The demo document is verify_claims.py's own README. Its claims are about verify_claims.py — that parse_claims takes a text argument, that the CLI exits 2 when run with no file — and verify_claims.py checks them. Rename a function and the README fails on the next run. One claim fails on purpose: it asserts a resolve_eval function exists, which an earlier version had and this one removed. I left that STALE result in to show what a real drift looks like.
On its first run against my own notes, it flagged one. A routine I use documents bsky_card.like(post_uri, post_cid, auth); the actual signature is like(subject_uri, subject_cid, auth). The call works positionally, so nothing had broken — but it would the moment anyone switched to keyword arguments. I had written the wrong parameter names into a procedure and never read them against the function again.
Before committing the prototype I ran it through an adversarial code review. The first version had an eval claim type that evaluated arbitrary expressions pulled from the markdown — meaning any document could run __import__("os").system(...), arbitrary code execution on the same input the tool exists to read. I removed it and replaced it with a subprocess-based command-output claim, which runs a command and checks its exit code with no shell and no eval. The signature resolver imports modules by name, so it now refuses to import anything outside an allowlist.
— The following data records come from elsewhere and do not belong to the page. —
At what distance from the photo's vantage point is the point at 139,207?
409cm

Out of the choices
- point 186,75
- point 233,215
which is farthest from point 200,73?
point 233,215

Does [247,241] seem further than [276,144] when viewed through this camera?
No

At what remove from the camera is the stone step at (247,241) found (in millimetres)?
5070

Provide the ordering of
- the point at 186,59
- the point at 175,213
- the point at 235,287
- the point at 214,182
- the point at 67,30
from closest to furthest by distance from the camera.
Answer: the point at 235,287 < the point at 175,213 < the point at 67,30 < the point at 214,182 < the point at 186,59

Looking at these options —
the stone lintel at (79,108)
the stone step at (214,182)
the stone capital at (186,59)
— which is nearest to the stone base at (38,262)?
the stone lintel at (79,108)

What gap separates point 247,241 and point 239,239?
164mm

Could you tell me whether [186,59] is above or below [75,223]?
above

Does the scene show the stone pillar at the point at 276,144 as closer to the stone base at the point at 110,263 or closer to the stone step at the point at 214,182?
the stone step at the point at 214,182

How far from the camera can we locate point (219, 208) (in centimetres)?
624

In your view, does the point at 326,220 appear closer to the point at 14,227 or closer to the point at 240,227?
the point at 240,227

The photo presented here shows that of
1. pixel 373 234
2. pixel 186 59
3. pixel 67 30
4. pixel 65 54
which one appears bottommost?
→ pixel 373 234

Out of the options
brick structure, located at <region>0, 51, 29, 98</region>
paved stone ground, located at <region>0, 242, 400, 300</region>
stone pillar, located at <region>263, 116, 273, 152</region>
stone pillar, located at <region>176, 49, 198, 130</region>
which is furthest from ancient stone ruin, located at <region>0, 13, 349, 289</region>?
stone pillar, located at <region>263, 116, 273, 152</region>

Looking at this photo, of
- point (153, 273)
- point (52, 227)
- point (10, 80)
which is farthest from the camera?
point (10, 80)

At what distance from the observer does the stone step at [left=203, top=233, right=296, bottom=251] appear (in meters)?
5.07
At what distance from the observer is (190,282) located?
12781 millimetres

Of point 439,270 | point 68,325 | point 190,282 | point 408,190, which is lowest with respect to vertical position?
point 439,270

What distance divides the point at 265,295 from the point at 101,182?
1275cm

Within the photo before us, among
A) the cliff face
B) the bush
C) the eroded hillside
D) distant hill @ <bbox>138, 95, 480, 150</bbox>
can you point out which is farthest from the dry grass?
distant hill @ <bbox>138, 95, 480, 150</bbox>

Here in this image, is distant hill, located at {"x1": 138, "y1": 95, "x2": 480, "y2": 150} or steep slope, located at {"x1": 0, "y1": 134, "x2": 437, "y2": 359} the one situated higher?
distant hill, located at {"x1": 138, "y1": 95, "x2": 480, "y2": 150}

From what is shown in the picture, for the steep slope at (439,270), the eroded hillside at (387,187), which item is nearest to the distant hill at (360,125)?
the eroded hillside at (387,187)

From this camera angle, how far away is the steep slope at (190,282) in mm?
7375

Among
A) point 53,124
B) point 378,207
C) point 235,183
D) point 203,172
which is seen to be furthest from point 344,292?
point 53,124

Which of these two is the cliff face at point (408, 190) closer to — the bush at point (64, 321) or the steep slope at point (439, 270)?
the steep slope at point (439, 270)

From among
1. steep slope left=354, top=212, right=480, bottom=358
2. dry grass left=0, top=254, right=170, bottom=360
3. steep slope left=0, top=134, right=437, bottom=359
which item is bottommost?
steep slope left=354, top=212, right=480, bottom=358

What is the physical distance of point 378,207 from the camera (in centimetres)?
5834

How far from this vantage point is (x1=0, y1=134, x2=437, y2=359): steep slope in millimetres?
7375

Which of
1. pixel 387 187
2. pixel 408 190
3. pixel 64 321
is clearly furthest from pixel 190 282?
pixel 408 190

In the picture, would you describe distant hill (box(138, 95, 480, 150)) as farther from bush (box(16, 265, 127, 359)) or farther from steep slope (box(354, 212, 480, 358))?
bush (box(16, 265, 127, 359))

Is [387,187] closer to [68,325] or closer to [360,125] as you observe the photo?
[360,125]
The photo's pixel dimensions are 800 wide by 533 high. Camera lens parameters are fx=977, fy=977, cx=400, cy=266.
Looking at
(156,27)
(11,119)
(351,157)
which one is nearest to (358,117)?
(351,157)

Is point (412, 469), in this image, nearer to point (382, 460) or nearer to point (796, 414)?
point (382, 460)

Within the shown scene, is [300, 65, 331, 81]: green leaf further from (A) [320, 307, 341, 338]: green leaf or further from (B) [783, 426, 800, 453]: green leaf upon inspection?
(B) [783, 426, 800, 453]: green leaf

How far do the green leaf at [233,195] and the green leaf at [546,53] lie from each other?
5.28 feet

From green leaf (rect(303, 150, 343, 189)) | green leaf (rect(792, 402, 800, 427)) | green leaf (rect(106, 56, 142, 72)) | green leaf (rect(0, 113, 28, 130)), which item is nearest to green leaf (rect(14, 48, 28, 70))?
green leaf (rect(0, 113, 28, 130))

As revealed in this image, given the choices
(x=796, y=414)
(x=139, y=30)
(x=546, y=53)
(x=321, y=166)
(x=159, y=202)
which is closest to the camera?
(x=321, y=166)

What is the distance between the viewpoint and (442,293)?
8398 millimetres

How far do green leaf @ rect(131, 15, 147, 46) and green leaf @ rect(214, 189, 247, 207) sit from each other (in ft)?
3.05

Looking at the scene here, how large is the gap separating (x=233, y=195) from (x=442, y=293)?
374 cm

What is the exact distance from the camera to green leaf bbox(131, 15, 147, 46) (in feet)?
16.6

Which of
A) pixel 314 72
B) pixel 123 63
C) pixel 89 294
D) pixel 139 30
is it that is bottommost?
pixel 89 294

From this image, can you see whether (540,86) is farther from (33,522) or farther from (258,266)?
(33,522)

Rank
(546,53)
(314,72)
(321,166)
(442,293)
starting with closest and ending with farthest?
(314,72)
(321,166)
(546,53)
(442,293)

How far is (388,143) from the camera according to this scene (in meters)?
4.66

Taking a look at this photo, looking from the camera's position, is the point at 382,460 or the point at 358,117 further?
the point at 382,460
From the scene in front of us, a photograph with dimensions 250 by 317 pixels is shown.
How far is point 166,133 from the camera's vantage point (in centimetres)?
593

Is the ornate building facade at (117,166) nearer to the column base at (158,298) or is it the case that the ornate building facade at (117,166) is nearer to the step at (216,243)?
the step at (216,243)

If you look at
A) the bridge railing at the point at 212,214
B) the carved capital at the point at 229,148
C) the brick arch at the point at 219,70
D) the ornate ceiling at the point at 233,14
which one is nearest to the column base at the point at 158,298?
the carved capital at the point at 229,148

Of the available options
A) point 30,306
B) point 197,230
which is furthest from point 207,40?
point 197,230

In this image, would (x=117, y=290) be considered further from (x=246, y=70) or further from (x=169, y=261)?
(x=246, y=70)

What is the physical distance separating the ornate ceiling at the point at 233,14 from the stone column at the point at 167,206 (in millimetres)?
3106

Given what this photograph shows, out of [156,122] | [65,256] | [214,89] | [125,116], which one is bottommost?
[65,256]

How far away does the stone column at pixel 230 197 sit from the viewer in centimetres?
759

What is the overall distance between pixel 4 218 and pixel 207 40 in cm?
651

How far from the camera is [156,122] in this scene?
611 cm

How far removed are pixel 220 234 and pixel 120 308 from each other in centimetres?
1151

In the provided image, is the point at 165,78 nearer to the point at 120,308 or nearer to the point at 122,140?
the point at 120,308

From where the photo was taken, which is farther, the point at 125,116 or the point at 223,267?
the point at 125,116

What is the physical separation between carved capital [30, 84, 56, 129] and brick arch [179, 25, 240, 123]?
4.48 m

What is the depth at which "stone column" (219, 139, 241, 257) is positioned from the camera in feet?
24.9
An earlier version also checked the state of GitHub PRs and issues. That was the wrong instinct. A PR is supposed to move from open to merged; that transition is the lifecycle working, and flagging it as a failure is noise. The tell is which artifact you'd edit to make the check pass: for a signature mismatch you fix the code; for "PR #687 is open" the only move is rewriting the claim to say "merged." When the only way to clear a failure is to edit the claim to match reality, the check is confirming a stale cache. Those cases fit a different mechanism: transclusion renders the current value at read time instead of freezing it. I dropped both types.
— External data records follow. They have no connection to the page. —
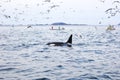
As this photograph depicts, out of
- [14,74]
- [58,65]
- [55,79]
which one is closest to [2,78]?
[14,74]

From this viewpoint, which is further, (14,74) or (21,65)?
(21,65)

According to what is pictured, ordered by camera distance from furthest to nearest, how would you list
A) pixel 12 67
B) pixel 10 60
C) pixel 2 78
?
1. pixel 10 60
2. pixel 12 67
3. pixel 2 78

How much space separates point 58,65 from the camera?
19.3 m

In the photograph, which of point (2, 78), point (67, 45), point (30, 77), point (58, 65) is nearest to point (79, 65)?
point (58, 65)

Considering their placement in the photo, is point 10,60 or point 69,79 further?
point 10,60

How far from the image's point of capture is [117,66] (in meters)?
18.9

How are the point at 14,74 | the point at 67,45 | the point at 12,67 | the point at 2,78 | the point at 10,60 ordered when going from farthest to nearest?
1. the point at 67,45
2. the point at 10,60
3. the point at 12,67
4. the point at 14,74
5. the point at 2,78

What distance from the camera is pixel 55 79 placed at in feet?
48.1

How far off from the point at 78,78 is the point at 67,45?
20.8m

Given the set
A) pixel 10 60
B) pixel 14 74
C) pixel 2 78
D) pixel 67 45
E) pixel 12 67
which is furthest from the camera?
pixel 67 45

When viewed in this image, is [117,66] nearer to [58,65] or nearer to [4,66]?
[58,65]

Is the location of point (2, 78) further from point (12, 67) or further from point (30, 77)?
point (12, 67)

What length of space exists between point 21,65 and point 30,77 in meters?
4.21

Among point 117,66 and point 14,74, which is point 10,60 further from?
point 117,66
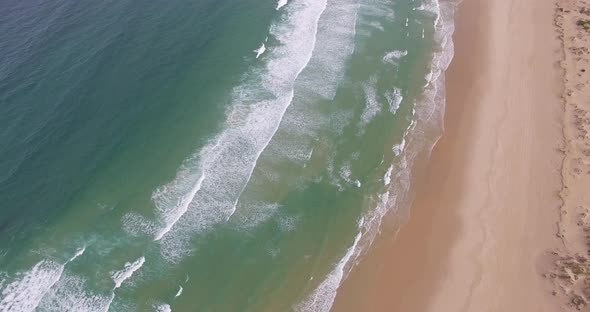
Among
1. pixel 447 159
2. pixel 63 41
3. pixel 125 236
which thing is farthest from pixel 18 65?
pixel 447 159

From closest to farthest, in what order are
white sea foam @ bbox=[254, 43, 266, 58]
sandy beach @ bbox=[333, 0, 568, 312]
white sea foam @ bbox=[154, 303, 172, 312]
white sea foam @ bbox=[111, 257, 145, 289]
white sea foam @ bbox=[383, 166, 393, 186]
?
white sea foam @ bbox=[154, 303, 172, 312] < sandy beach @ bbox=[333, 0, 568, 312] < white sea foam @ bbox=[111, 257, 145, 289] < white sea foam @ bbox=[383, 166, 393, 186] < white sea foam @ bbox=[254, 43, 266, 58]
The prototype is pinned at prototypes/verso/ in muninn-utilities (it has since graduated into a skill — see the update above) and does the structural minimum: a document that breaks when its claims drift. Full Verso shares one elaboration context across prose and code; this only verifies, after the fact, that two separate artifacts still agree. The claim is still text.
Three things I don't know yet: whether the claim grammar earns its keep across enough kinds of document to justify the syntax; whether the temporal cases come back as live transclusion rather than verification; and whether "verify on commit" is the useful trigger or just the obvious one. More when I've run it against real documents.